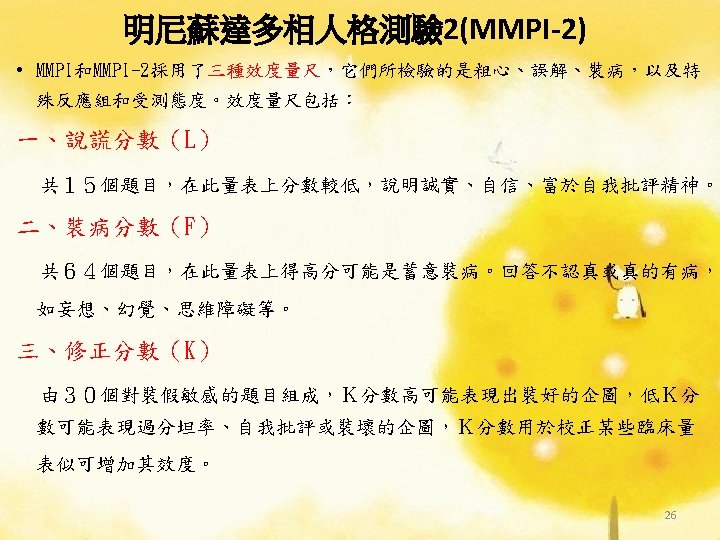 明尼蘇達多相人格測驗2(MMPI-2)

• MMPI和MMPI-2採用了三種效度量尺，它們所檢驗的是粗心、誤解、裝病，以及特殊反應組和受測態度。效度量尺包括：

一、說謊分數（L）

共１５個題目，在此量表上分數較低，說明誠實、自信、富於自我批評精神。

二、裝病分數（F）

共６４個題目，在此量表上得高分可能是蓄意裝病。回答不認真或真的有病，如妄想、幻覺、思維障礙等。

三、修正分數（K）

由３０個對裝假敏感的題目組成，K分數高可能表現出裝好的企圖，低K分數可能表現過分坦率、自我批評或裝壞的企圖，K分數用於校正某些臨床量表似可增加其效度。

26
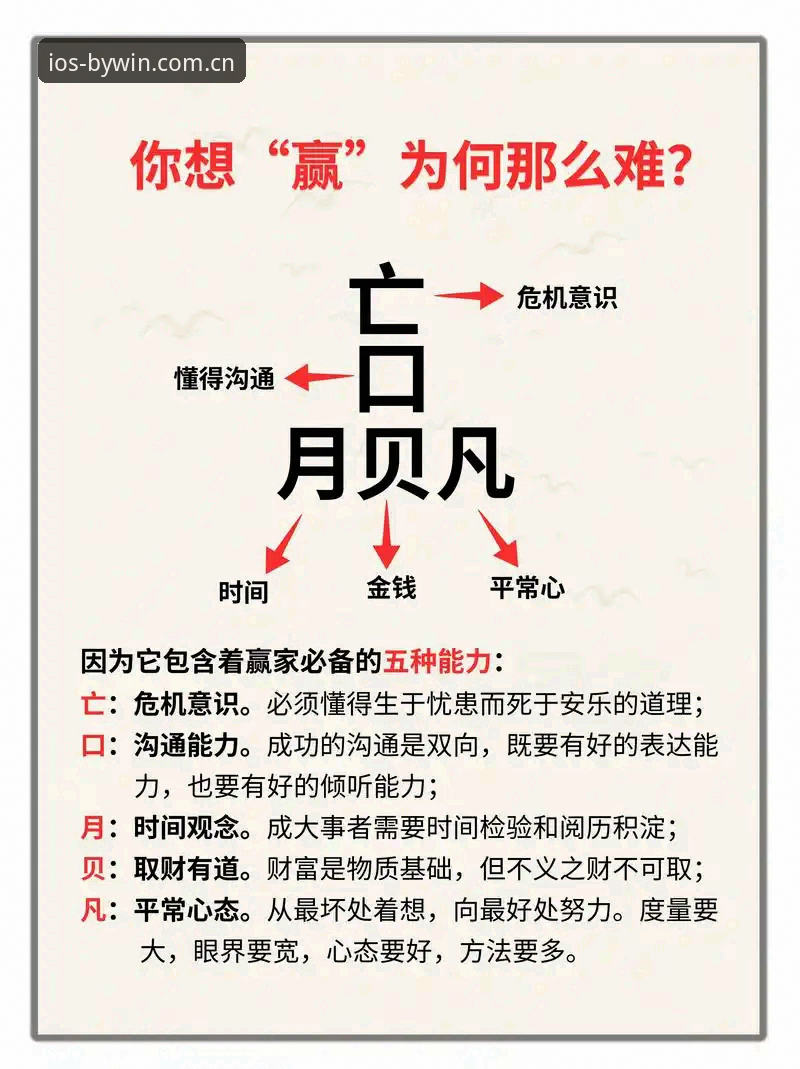 ios-bywin.com.cn

你想“赢”为何那么难?

亡
危机意识
懂得沟通
口
月贝凡
时间
金钱
平常心

因为它包含着赢家必备的五种能力:
亡:危机意识。必须懂得生于忧患而死于安乐的道理;
口:沟通能力。成功的沟通是双向,既要有好的表达能力,也要有好的倾听能力;
月:时间观念。成大事者需要时间检验和阅历积淀;
贝:取财有道。财富是物质基础,但不义之财不可取;
凡:平常心态。从最坏处着想,向最好处努力。度量要大,眼界要宽,心态要好,方法要多。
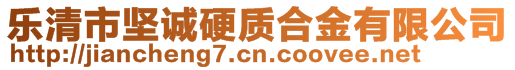 乐清市坚诚硬质合金有限公司
http://jiancheng7.cn.coovee.net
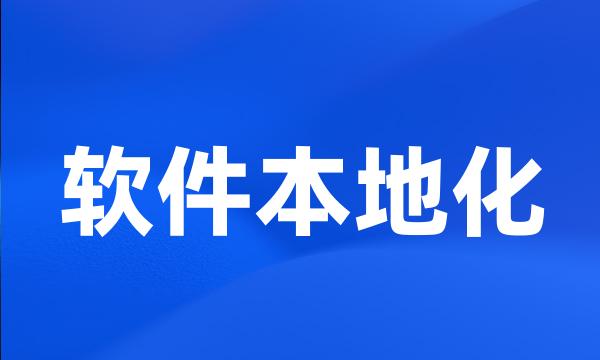 软件本地化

-=-=-

▶ _The problem_: Every record must be copied exactly, with images dropped from the result.

▶ _Response to the exercise_:
 明尼蘇達多相人格測驗2(MMPI-2)

• MMPI和MMPI-2採用了三種效度量尺，它們所檢驗的是粗心、誤解、裝病，以及特殊反應組和受測態度。效度量尺包括：

一、說謊分數（L）

共１５個題目，在此量表上分數較低，說明誠實、自信、富於自我批評精神。

二、裝病分數（F）

共６４個題目，在此量表上得高分可能是蓄意裝病。回答不認真或真的有病，如妄想、幻覺、思維障礙等。

三、修正分數（K）

由３０個對裝假敏感的題目組成，K分數高可能表現出裝好的企圖，低K分數可能表現過分坦率、自我批評或裝壞的企圖，K分數用於校正某些臨床量表似可增加其效度。

26
 ios-bywin.com.cn

你想“赢”为何那么难?

亡
危机意识
懂得沟通
口
月贝凡
时间
金钱
平常心

因为它包含着赢家必备的五种能力:
亡:危机意识。必须懂得生于忧患而死于安乐的道理;
口:沟通能力。成功的沟通是双向,既要有好的表达能力,也要有好的倾听能力;
月:时间观念。成大事者需要时间检验和阅历积淀;
贝:取财有道。财富是物质基础,但不义之财不可取;
凡:平常心态。从最坏处着想,向最好处努力。度量要大,眼界要宽,心态要好,方法要多。
 乐清市坚诚硬质合金有限公司
http://jiancheng7.cn.coovee.net
 软件本地化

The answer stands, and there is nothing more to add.